To Matt: The relation $(F^*\nabla)_X=0$ does not satisfy Leibniz relation. Meanwhile I found out the answer to my question (a friend clarified it for me).

It turns out that there is an isomorphism $\Gamma(P;\pi^*E)\simeq \Gamma(P;\mathbb{C})\otimes \Gamma(B;E)$ where the tensor product is over $\Gamma(B;\mathbb{C})$. It is obviously true when $E$ is a vector space. Now use Leibniz relation $\nabla_X(f\otimes s)=X(f)\otimes s+f\otimes\nabla_Xs$ to extend the connection from $\Gamma(B;E)$ to $\Gamma (P;\pi^*E)$. In the trivial case one gets indeed that $\nabla_X(f\otimes s)=X(f)\otimes s$.

• @Unknown: see my comment above. The equation you wrote down is only meaningful for pull-backs of sections $s$. If you multiply $F^*s$ by an arbitrary function $h$, it will no longer be the pull back of a section over $B$ if $h$ is not constant along $F^{-1}B$. In other words, you were trying to force Leibniz rule somewhere it has no business being. The given expression is, indeed, enough to specify the pull-back connection, but it is not so simple as plug-and-play. Dec 13, 2010 at 17:15
• Willie i didn't say it was easy:) In the background lurks the isomorphism $\Gamma(P;\pi^*E)\simeq \Gamma(P;\mathbb{C})\otimes \Gamma(B;E)$ which is by not obvious(at least not to me). But Leibniz relation does make sense and it does define the connection everywhere and it also explains the trivial connection on the trivial bundle. Dec 13, 2010 at 17:29
• Dear unknown: the isom. you're using is false in complex-analytic and algebraic cases (unsure in $C^\infty$-case, but seems silly to use a defn that only works there when there's a simple procedure applicable in all cases). Think more locally (it's good for you!): use local existence and global uniqueness to get global existence. What you propose with "global" tensors works locally with no hard work; then use uniqueness to globalize. Your comment to Matt is unclear since your original statement of the pullback-relation with global vector fields makes no sense ($dF(X)$ makes no sense on $B$). Dec 13, 2010 at 18:26
• Dear BCnrd, Thank you for your interesting comments but... 1) I was only interested in the differentiable case. I am not sure what you mean by a connection in the analytic or algebraic cases. (an analytic(algebraic) splitting of the tangent bundle?) so I am really satisfied with the isomorphism of smooth sections i was talking about. By the way, it's not mine. 2)I admit the comment to Matt lacked details, probably thinking that it was clear $X$ should be thought as a tangent vector and not a vector field (as I wrote); (retrospectively that was really not the main issue of the question); Dec 13, 2010 at 20:30
• Dear unknown: later in life you'll want to use complex manifolds or complex algebraic varieties. (Connections remain all about making vector fields act as "directional deriv." operators on sections of the bundle, as in diff'ble case.) Then no bump functions, so cannot work entirely so "globally" as above. That's why I outlined an alternative to exploit your preferred calculations on a local level, coupled with global uniqueness (which can be proved by local calculations!) to infer global existence. It really is easier that way (e.g., no non-obvious isoms needed). You'll appreciate it later. Dec 14, 2010 at 0:01

OP's example is not correct for a point already.

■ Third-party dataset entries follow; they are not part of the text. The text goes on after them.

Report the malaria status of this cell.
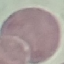
Uninfected.

Summary:
  - Stain: Giemsa
  - Capture: smartphone through the microscope eyepiece
  - Image type: cell patch, automatically extracted from a larger field of view and resized to 64 × 64 pixels
  - Preparation: thin blood smearLook for Plasmodium parasites.
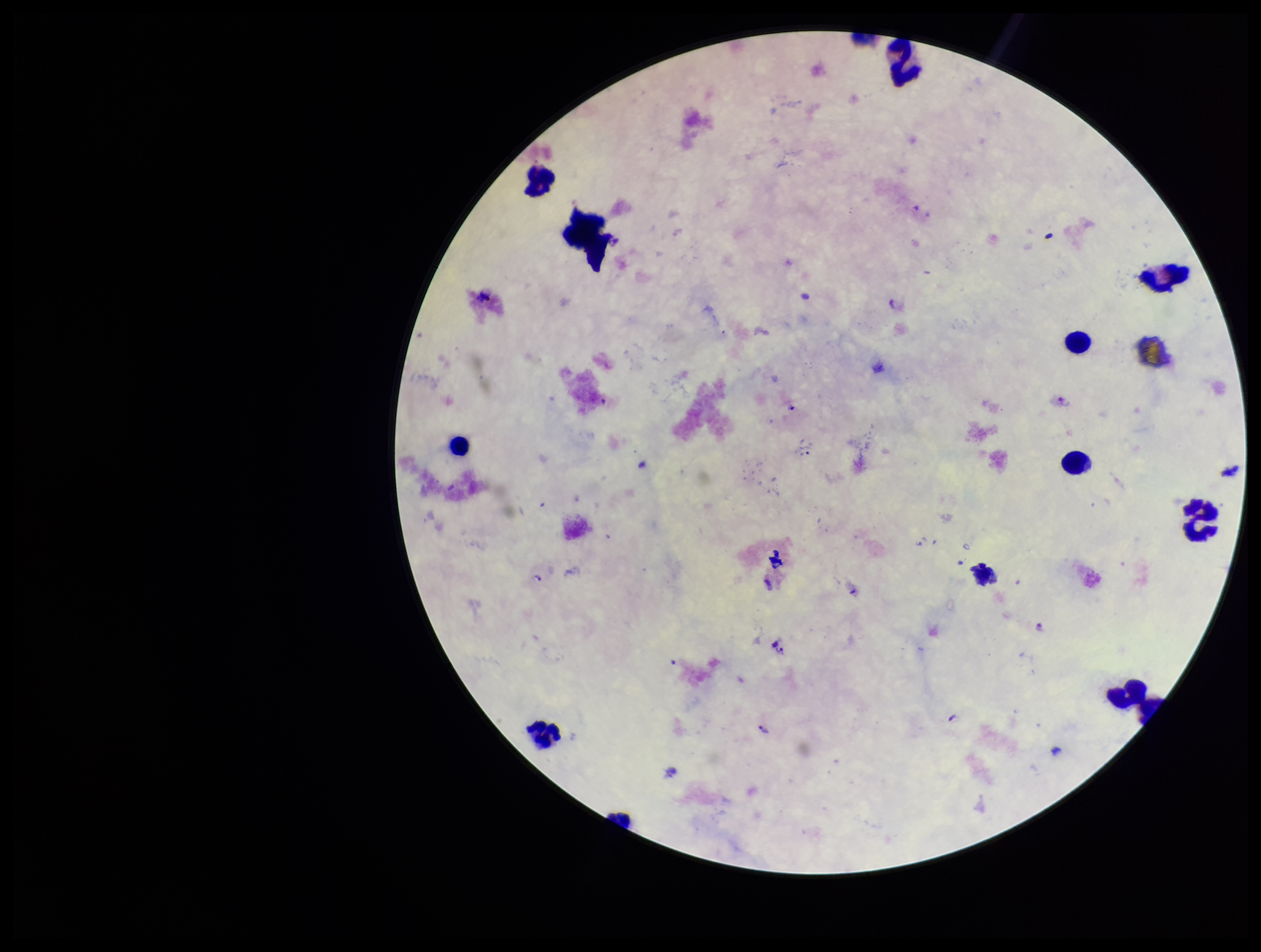

Identified.

Species reported for this patient: Plasmodium falciparum. Patient malaria status: positive. Leukocyte count: 12. Preparation: thick smear. Parasite count: 4. Stained with Giemsa. Smartphone photograph taken through the eyepiece of a microscope. One field from this slide. Image is 1261×952 pixels.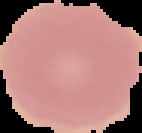
Summary:
  - Result: no malaria parasites detected
  - Image size: 142×133 pixels
  - Image type: cell region segmented out of the field of view; surrounding area masked to black
  - Preparation: thin blood smear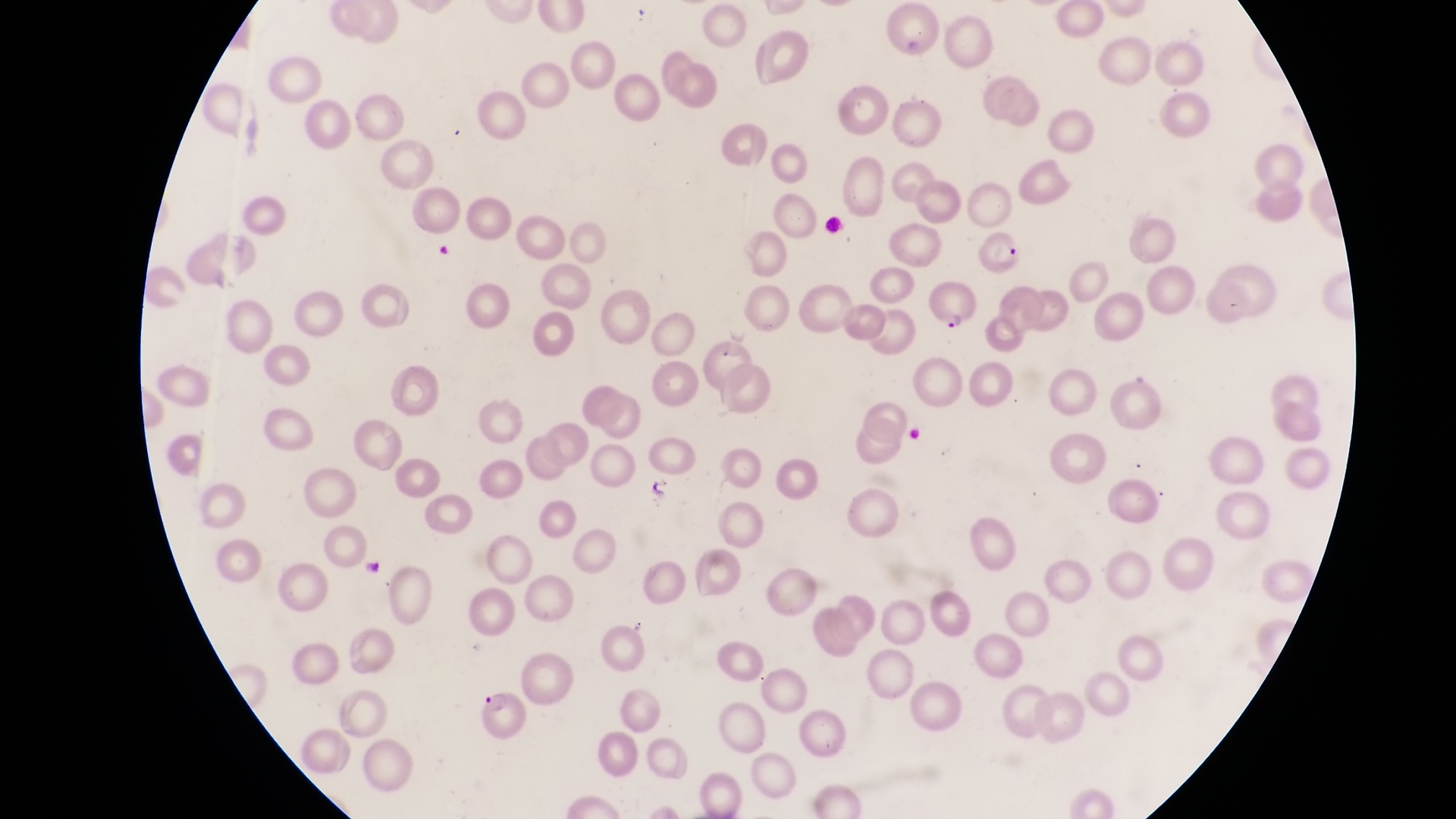

Approximate bounding boxes as (left, top, right, bottom) in pixels.
Summary:
  - Artifact (platelet-like body, stain precipitate, or debris) locations: (644, 476, 676, 503)
  - Parasitised red blood cell locations: (970, 227, 1023, 285), (925, 281, 980, 336), (698, 336, 753, 397), (476, 689, 531, 748)
  - Country: Uganda
  - Image size: 1456×819 pixels
  - Preparation: thin blood film
  - Field of view: single
  - Magnification: 1000x
  - Capture: smartphone photograph through the eyepiece of an Olympus CX-23 microscope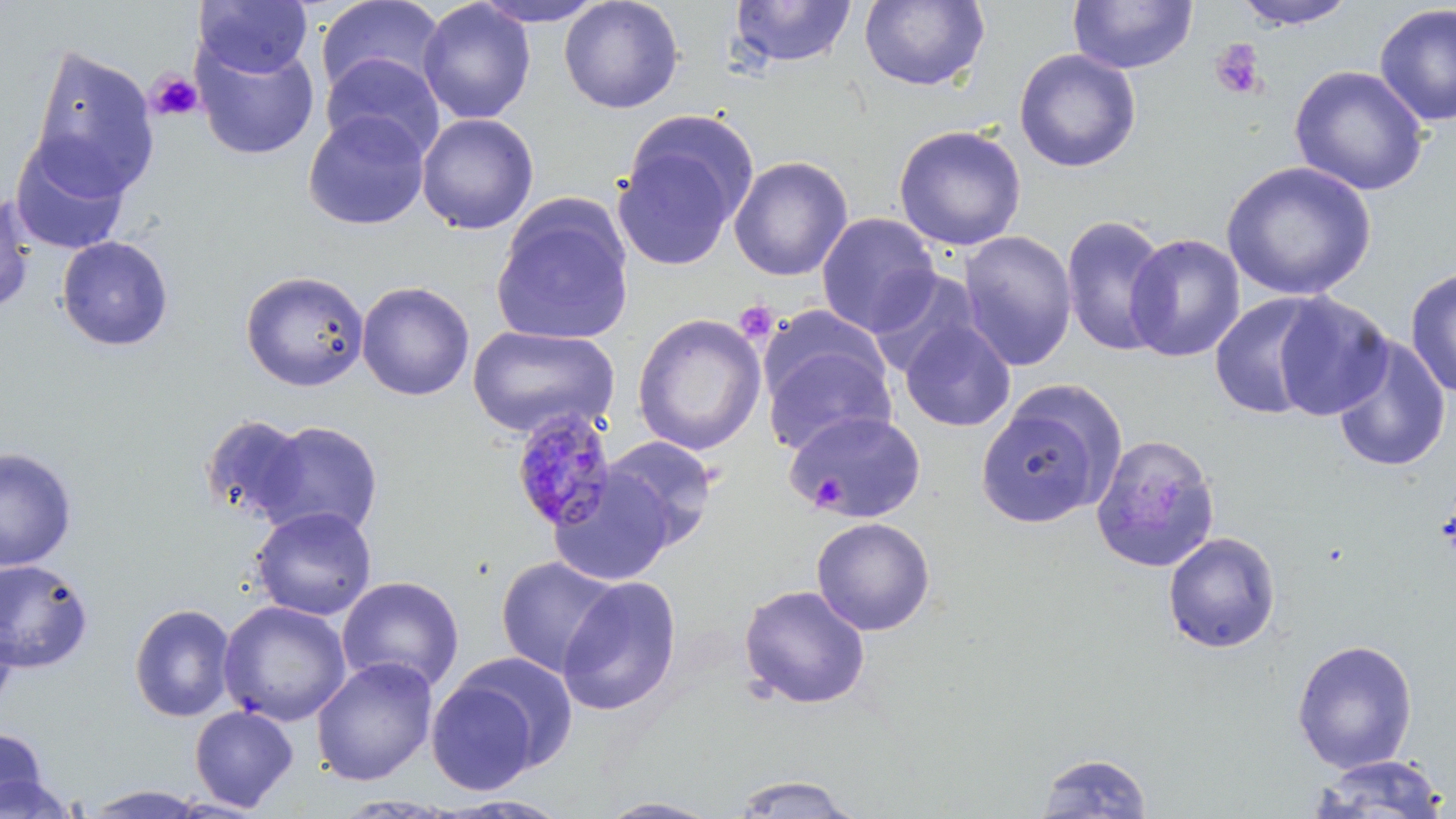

First thing, connection is a differential operator $$\nabla: \Gamma(E) \otimes TX \rightarrow \Gamma (E)$$ of first order with a symbol $$\partial$$.

This amounts to saying that it satisfies Leibniz rule in the following sense:

$$\nabla_{v} (f \gamma) = f\nabla_v(\gamma) + \partial_v (f) \gamma$$

For a point, there is no need to even check Leibniz rule, because $$TX = 0$$, so there is no place from where you could obtain an automorphism! Connection allows you to derive the sections along a vector field, and every vector field on a point is $$0$$.

Moreover, pullback of the connection (which is defined correctly by the formula in the post) is a trivial connection on a trivial bundle (and it is canonical, because all fibers are canonically identified).